Some films beg to be watched twice. The truly great ones invite repeated viewings. One film that I come back to time and time again is Babette’s Feast. This Danish production from 1987 is a masterpiece of understated, but profound, storytelling. And, having watched it again recently, I caught something I hadn’t seen before.
Set in the spare and bleak Jutland region of Denmark in the late 19th century, it follows the lives of two sisters, Martina and Philippa, beautiful daughters of the leader of a strict Protestant holiness sect. We see in the beginning how both overcome worldly temptations to remain true to the teachings of their father. We are shown how they dedicate their lives to serving their small, dwindling congregation.
One day, when they are much older and their father has long since passed away, a stranger appears at their door. Babette, exiled from France, presents Martina and Philippa a letter of introduction from a famous French tenor who had spent some time in Jutland many years before. In the letter, he begs the sisters to take Babette in as a housemaid, noting that “she can cook.” By small degrees, we are shown what his understatement really means.
To me, the story is ostensibly about the beauty of giving. The joy of generosity. The charism of selflessness. But. There is something deeper, more subtle, at work as well. We see it in the character of proud and cosmopolitan General Lorens Löwenhielm. He is with this group of people on the occasion of a French feast, prepared by Babette, to honour the centenary of the group’s once-beloved leader. These frugal and plain people are concerned that the worldliness of this French food (turtle soup, quails in pastry, cheeses, wines!) will corrupt them. So they resolve to partake of the meal out of respect for Babette, but earnestly, as if they had no sense of taste.

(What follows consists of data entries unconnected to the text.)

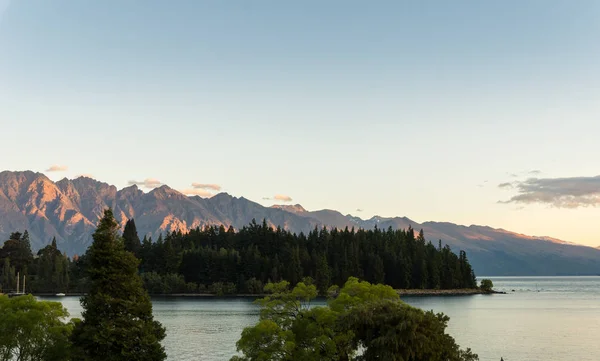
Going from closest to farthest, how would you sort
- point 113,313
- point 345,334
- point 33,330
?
point 113,313, point 345,334, point 33,330

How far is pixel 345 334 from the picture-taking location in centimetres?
4981

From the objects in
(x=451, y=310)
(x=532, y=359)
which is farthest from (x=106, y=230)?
(x=451, y=310)

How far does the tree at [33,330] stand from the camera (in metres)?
51.3

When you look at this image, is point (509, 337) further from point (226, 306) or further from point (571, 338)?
point (226, 306)

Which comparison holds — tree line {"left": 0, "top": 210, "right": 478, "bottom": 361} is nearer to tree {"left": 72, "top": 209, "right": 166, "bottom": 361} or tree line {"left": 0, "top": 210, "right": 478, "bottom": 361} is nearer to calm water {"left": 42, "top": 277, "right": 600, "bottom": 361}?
tree {"left": 72, "top": 209, "right": 166, "bottom": 361}

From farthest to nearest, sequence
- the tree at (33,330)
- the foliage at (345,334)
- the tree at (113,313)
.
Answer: the tree at (33,330) → the tree at (113,313) → the foliage at (345,334)

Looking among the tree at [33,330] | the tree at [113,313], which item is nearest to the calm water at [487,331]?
the tree at [33,330]

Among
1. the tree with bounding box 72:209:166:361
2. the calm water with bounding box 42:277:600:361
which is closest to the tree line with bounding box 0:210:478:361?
the tree with bounding box 72:209:166:361

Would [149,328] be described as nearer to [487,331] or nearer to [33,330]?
[33,330]

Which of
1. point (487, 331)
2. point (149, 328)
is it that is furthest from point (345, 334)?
point (487, 331)

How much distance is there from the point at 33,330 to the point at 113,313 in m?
8.49

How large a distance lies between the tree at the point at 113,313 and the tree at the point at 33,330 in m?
4.18

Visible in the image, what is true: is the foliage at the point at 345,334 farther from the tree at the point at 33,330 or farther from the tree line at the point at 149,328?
the tree at the point at 33,330

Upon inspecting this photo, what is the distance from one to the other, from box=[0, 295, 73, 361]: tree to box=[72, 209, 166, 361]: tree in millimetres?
4184
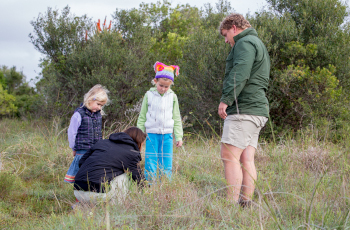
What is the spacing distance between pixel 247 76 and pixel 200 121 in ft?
18.5

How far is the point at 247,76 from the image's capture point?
3.02m

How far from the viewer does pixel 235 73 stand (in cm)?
298

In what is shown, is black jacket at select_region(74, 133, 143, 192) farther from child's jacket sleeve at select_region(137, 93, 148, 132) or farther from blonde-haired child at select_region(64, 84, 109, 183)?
child's jacket sleeve at select_region(137, 93, 148, 132)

However, General Löwenhielm, as the worldly outsider, realizes from his surprising first sip of fine amontillado sherry, that there is something very special about the meal. He constantly recognizes and declares the wonder of the food and drink that is presented to him, course by course. And the small group is pulled in by his words and delight. Reluctantly at first, but by the end, they are also savouring the food and wine with pink-cheeked joy.
And here it is. The unexpected punchline of this parable. The character we need to focus on to “get” this story is not Babette, but General Löwenhielm.
It was he, the outsider, that transformed the occasion. The group’s resolve to treat Babette’s offering, her sacrifice, as a mere meal melted because of this one man who saw/smelled/tasted what the insiders did not want to see or smell or taste. It is to their credit (their salvation?) that they allowed their eyes and noses and tongues to waken.
And it’s always like that. Things such as homogeneity and strict obedience to dogma and doctrine invariably lead to stagnation. We need the “other” to point out the delights and beauty that come when let go of our resolve to stick to what we know. We need outsiders to demonstrate the wonders of those things that we fear will somehow corrupt us. And, we need to be willing to open up, even if reluctantly at first, to see and smell and taste these things for ourselves.